While there is no statutory time limit for a motion to change venue upon dismissal of a party whose residence provided the basis for venue, this Court has nonetheless required that such motions be made promptly (Clase v Sidoti, 20 AD3d 330 [2005]; Caplin v Ranhofer, 167 AD2d 155, 157-158 [1990]), that is, within a reasonable time after the movant obtains knowledge of the facts supporting the request (Herrera v R. Conley Inc., 52 AD3d 218 [2008]; Diaz v Clock Tower Assoc., 271 AD2d 290 [2000]). It also bears noting that a party need not wait for notice of entry of the order dismissing the improper party before it moves for a change of venue (see Emerick v Metropolitan Transp. Auth., 272 AD2d 150 [2000] [venue motion made simultaneous with dismissal motion]).
*582Here, defendants may have been aware as early as February 28, 2008, 15 months before making their motion, that Primary Care Development Corporation, the sole defendant on whose residence venue in New York County was based, sought dismissal of the action against it.* Thereafter, Primary Care’s September 2008 dismissal motion, made more than eight months prior to the other defendants’ venue applications, was unopposed.
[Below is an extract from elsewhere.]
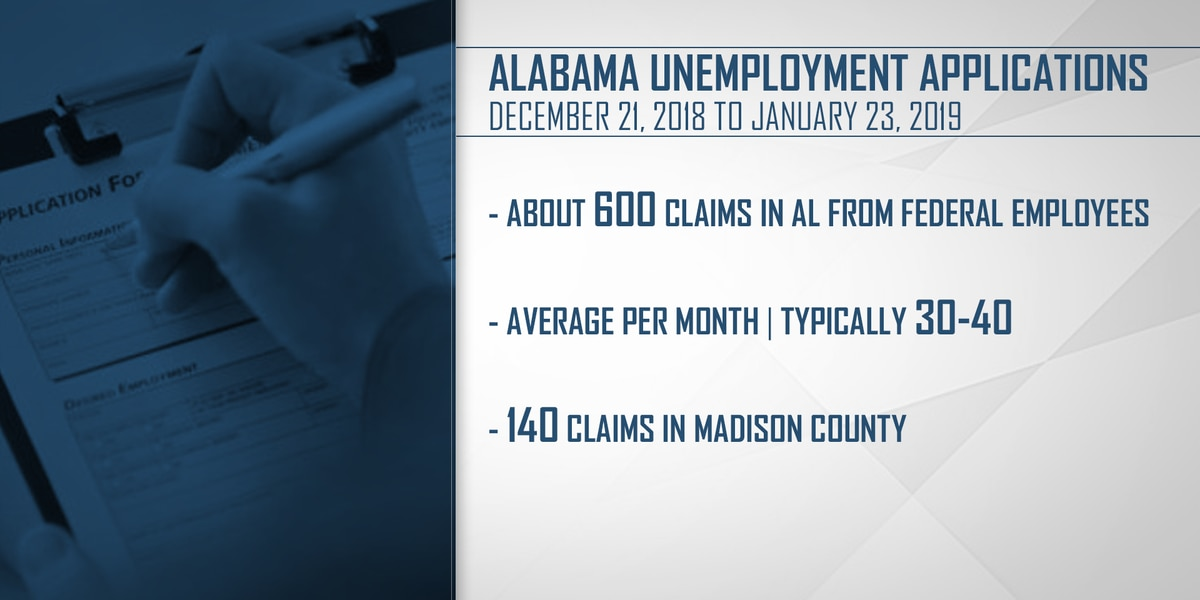 Madison County unemployment claims skyrocket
By order entered March 4, 2009, the court dismissed Primary Care from the case. In its order, the court explicitly stated that “none of the remaining parties has any connection to New York County and that [the] case is therefor amenable to a motion to change venue.”
Notwithstanding this pronouncement, the remaining defendants waited an additional three months, during which time they appeared in New York County and set a trial date, without giving any indication of a venue problem. Two months after the trial date was set, the motion was made to change venue to Westchester. Given these circumstances, the grant of the motion was an improvident exercise of discretion and an implicit endorsement of careless motion practice, in disregard of the important principles of fair notice and judicial economy (see e.g. Herrera v R. Conley Inc., 52 AD3d 218 [2008]; Schwarz v Erpf Estate, 232 AD2d 316 [1996]; see also Litt v Balmer, 146 AD2d 559 [1989] [that trial date had been set was factor supporting finding that granting untimely venue change was abuse of discretion]). Concur — Gonzalez, P.J., Richter, Román, JJ.
This motion was apparently withdrawn.